Avec un succès relatif (peut-être parce qu'on attend de lui qu'il réécrive l'Été à perpétuité) Romain Weingarten a fait jouer une pièce étrange, prenante, difficile : Alice dans les jardins du Luxembourg. Si la plupart des critiques, perplexes, n'ont pas su défendre cette œuvre poétique avec la conviction nécessaire, ils auront été unanimes à saluer la performance de Michel Bouquet, apoplectique locataire d'un œuf géant et prodigieux interprète d'une colère inspirée. C'est l'honneur de théâtres privés, comme celui des Mathurins, de soutenir contre un public paresseux des spectacles de qualité.

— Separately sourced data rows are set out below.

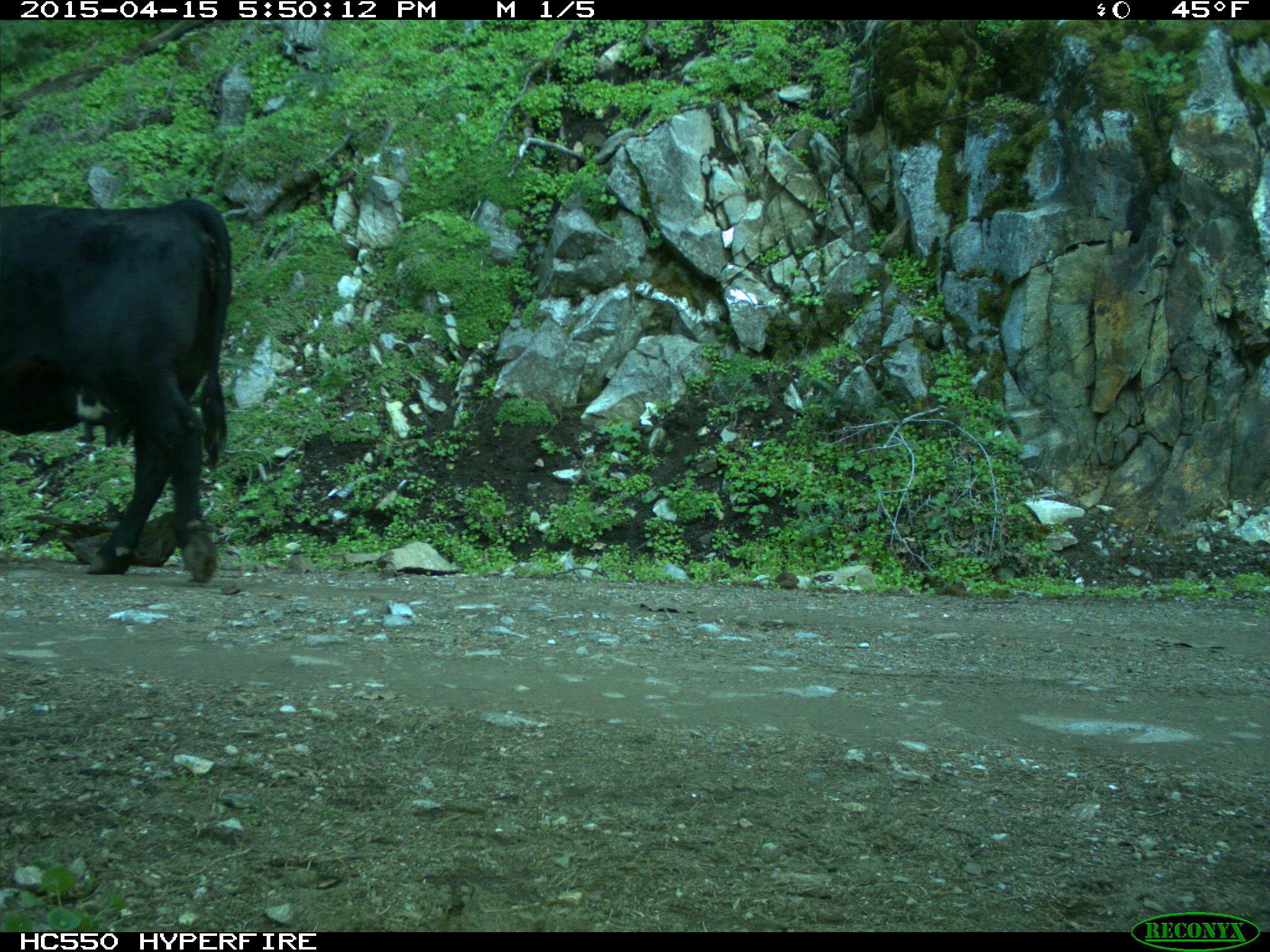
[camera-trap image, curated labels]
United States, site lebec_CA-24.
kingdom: Animalia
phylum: Chordata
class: Mammalia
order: Artiodactyla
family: Bovidae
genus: Bos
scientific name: Bos taurus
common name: domestic cow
Bos taurus (domestic cow).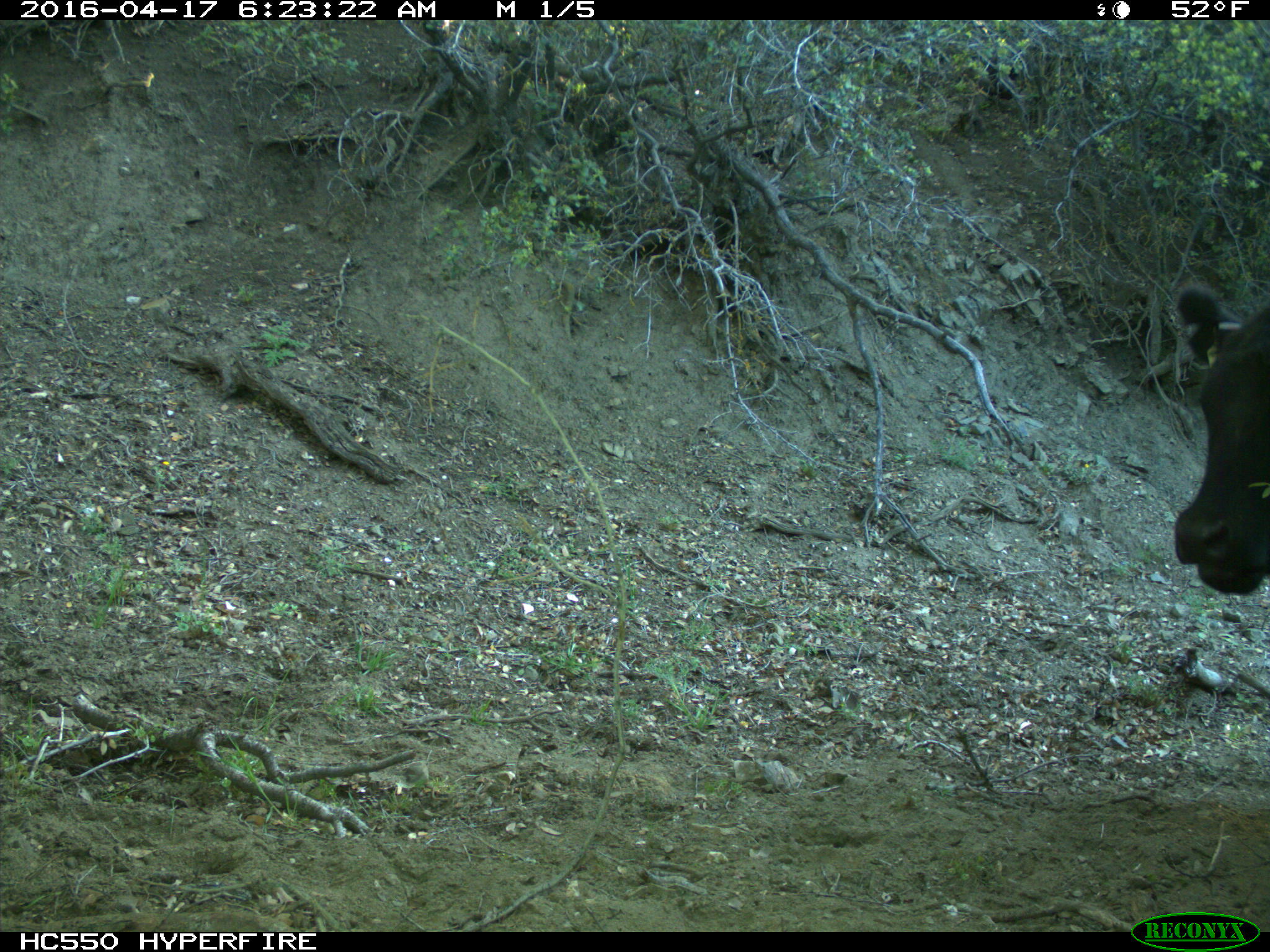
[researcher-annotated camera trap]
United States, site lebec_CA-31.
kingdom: Animalia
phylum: Chordata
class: Mammalia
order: Artiodactyla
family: Bovidae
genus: Bos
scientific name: Bos taurus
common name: domestic cow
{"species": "Bos taurus (domestic cow)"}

Chaque année, il nous arrive de l'étranger quelques dramaturges — généralement anglo-saxons — dont on attend merveille. En hiver, Edward Bond, on l'a vu, n'a guère convaincu, ni, au printemps, Israel Horowitz, pâle copie de ses prédécesseurs en absurdie. Seul le Britannique David Mercer a semblé nous apporter un humour original dans Massacrons Vivaldi, curieuse parodie du Boulevard adaptée (et jouée avec sa merveilleuse nonchalance) par Rolland Dubillard. Mais une seconde pièce du même auteur, Haggerty où es-tu ?, n'a pas confirmé cette première impression favorable. Le point d'interrogation demeure.

Si l'interprétation du Borgne est roi, à l'Espace Cardin, n'a pas déçu pour une fois (Maria Casarès et Sami Frey surtout s'y montraient fort attachants), l'œuvre du romancier mexicain Carlos Fuentes était bien inutilement obscure et trop influencée par Genêt et Ionesco.

On pouvait d'ailleurs en dire autant de la Nuit des assassins, au théâtre Récamier ; il s'agissait d'un psychodrame parfois laborieux, dû au Cubain José Triana. Au moins était-ce l'occasion de guetter les vrais débuts du jeune Francis Huster, sur qui on fonde de sérieux espoirs.

Le Berliner ensemble

La seule grande leçon de théâtre qui nous soit venue de l'étranger cette année, c'est au Berliner Ensemble qu'on la doit. Au cours d'une tournée dans les maisons de la culture de banlieue, la célèbre troupe fondée par Bertolt Brecht a présenté trois œuvres de lui : les Jours de la Commune, pièce linéaire qui célébrait en quelque sorte le centenaire de l'insurrection parisienne ; le Commerce du pain, farce ancienne, très singulière, qui nous ramenait à l'époque de la crise des années 30, et puis, une fois de plus, la Mère, d'après Gorki. Un drame didactique, parfois pesant, démonstratif, un rien proche du mélodrame révolutionnaire, mais qui prenait soudain une dimension exceptionnelle grâce à la seule présence d'Hélène Weigel, admirable de tenue et d'âpreté. Ce devait être la dernière apparition sur la scène de cette grande dame, gardienne de l'orthodoxie et de la liturgie brechtiennes. Suivies avec le respect, devenu rare, d'un public jeune et fervent, ces représentations rigoureuses n'en sont que plus mémorables.

En France, toutefois, de nouveaux noms continuent d'apparaître, parcimonieusement. Certains de ces jeunes auteurs ne passeront peut-être pas le stade des promesses, mais il pourrait aussi se trouver parmi eux le futur Obaldia ou le prochain Dubillard.

Ainsi Jean Thevenin, avec Octobre à Angoulême, nous a chanté à la Cité universitaire la complainte de mai 68 sur le mode ironique, en une sorte de comédie musicale aimablement mirlitonnée, où l'allégorie transparente ne manquait pas de verve, d'idées, bien qu'un peu simplettes parfois. Dans la même salle, un peu plus tard, Jérôme Savary a installé son Grand Magic Circus pour y donner, dans une ambiance foraine assez délirante, des Chroniques coloniales farfelues. Le snobisme aidant (il peut avoir du bon), cette contestation frénétique et bon enfant du théâtre de papa a connu le succès inespéré qu'accapare d'ordinaire le Boulevard.

Hommes nouveaux

Au Lucernaire, la présence magnétique de Laurent Terzieff aura beaucoup fait pour servir l'intéressant Homme couché de Carlos Semprun, cousin surréaliste du paresseux Oblomov, et pour apprendre à un plus large public le chemin de cette petite impasse où l'on défend des œuvres de valeur.